Not her… please, not again.

“Carmellia,” he murmured, gentle but firm, as if a soft word might hold her back.

“Stay with me. Don’t step closer.”

He still heard the echo of her century-old wail—the sorrow of an immortal who could only take life, never create it.

The infant’s trembling hand rose, curling around her finger. Her gums ached so fiercely she tasted her own venom. Her fangs dulled, hunger twisting into something heavier, stranger.

Rafael’s heart clenched—her eyes shimmered, her face torn open with sorrow he could not soothe.

“End it,” he said, though the words scraped against his throat.

“Better mercy now than the hunger later. I beg you.”

She turned to him, anguish in her gaze.

“Mercy?” Her voice was raw. “You would call this mercy?”

Rafael swallowed hard. He wanted to gather her in his arms, to shield her from the choice.

“I would call it love,” he whispered.

“I love you. You think only of him, but I think of you. This weight will break you, Carmellia—and I cannot bear to watch you break.”

Her answer was a cry of defiance, though her hands trembled as she lifted the child into her shawl.

“Then let it break me, Rafael. Better me than this poor child.”

He stepped closer, torn between reaching for the child or steadying her. “You don’t see it. He will grow, look at you with his father’s eyes, and know what we are. He may curse you for it.”

Carmellia cradled the infant tighter, rocking him though his sobs still shook the night.

“Then let the child curse me. I’ll carry it—every curse, if it means he lives.”

Rafael’s chest ached. He longed to shoulder her pain, but she would not yield.

She has chosen. To fight her now would wound her more.

“Carmellia…” His voice dropped, love straining against fear. He touched her cheek, trembling.

“If you keep this child, I’ll keep you close—every step, every breath, every day. You won’t face this alone.”

Her eyes met his—defiant, resolute, and yet brimming with tenderness. “Then we will watch this child together.”

The baby’s cries softened into hiccups, his tiny head pressed against her. “Hush… hush, little one. You’re safe now.”

But even as she spoke, Rafael heard the lie—in her voice, in her shaking hands.
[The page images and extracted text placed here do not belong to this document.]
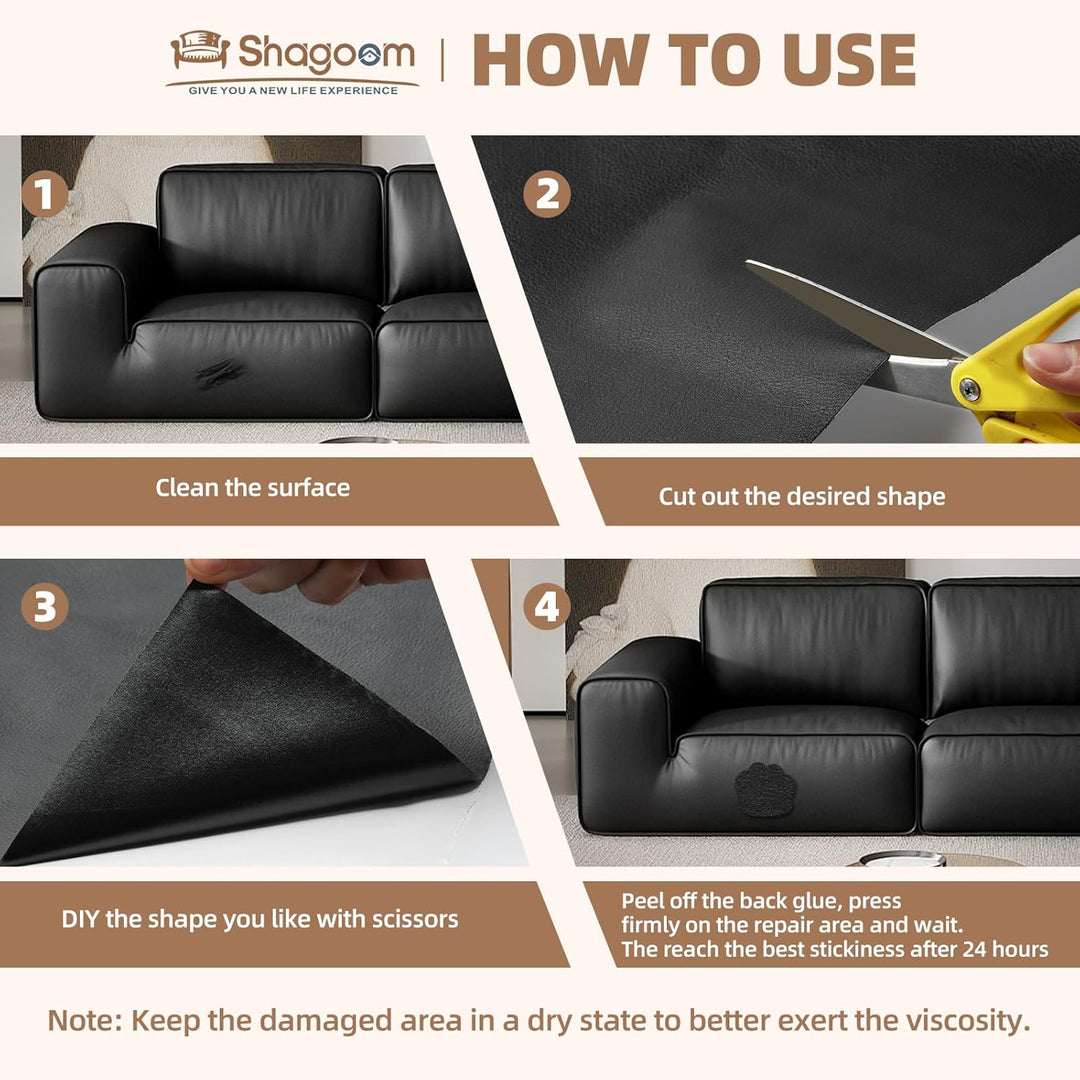 Shagoom
GIVE YOU A NEW LIFE EXPERIENCE

HOW TO USE

1

Clean the surface

2

Cut out the desired shape

3

DIY the shape you like with scissors

4

Peel off the back glue, press firmly on the repair area and wait. The reach the best stickiness after 24 hours

Note: Keep the damaged area in a dry state to better exert the viscosity.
He knew it, and loved her all the more for daring to speak it.

She drew her cloak around the baby as the dead village faded into silence. With one last look at Lakapati’s crimson-soaked shrine, Carmellia vanished into the night—carrying the last heartbeat of the Oryang tribe, Rafael’s shadow close beside her.

And in the silence between their footsteps, Rafael whispered,

“Immortality denied her the gift of creation, yet love found her in the infant’s gaze, making her a mother in spirit—embracing the child with timeless devotion.”

“If this child is her ruin, then I will be her strength. If he is her curse, then I will bear it with her.”

“I will not let the night take you, Carmellia. Not you.”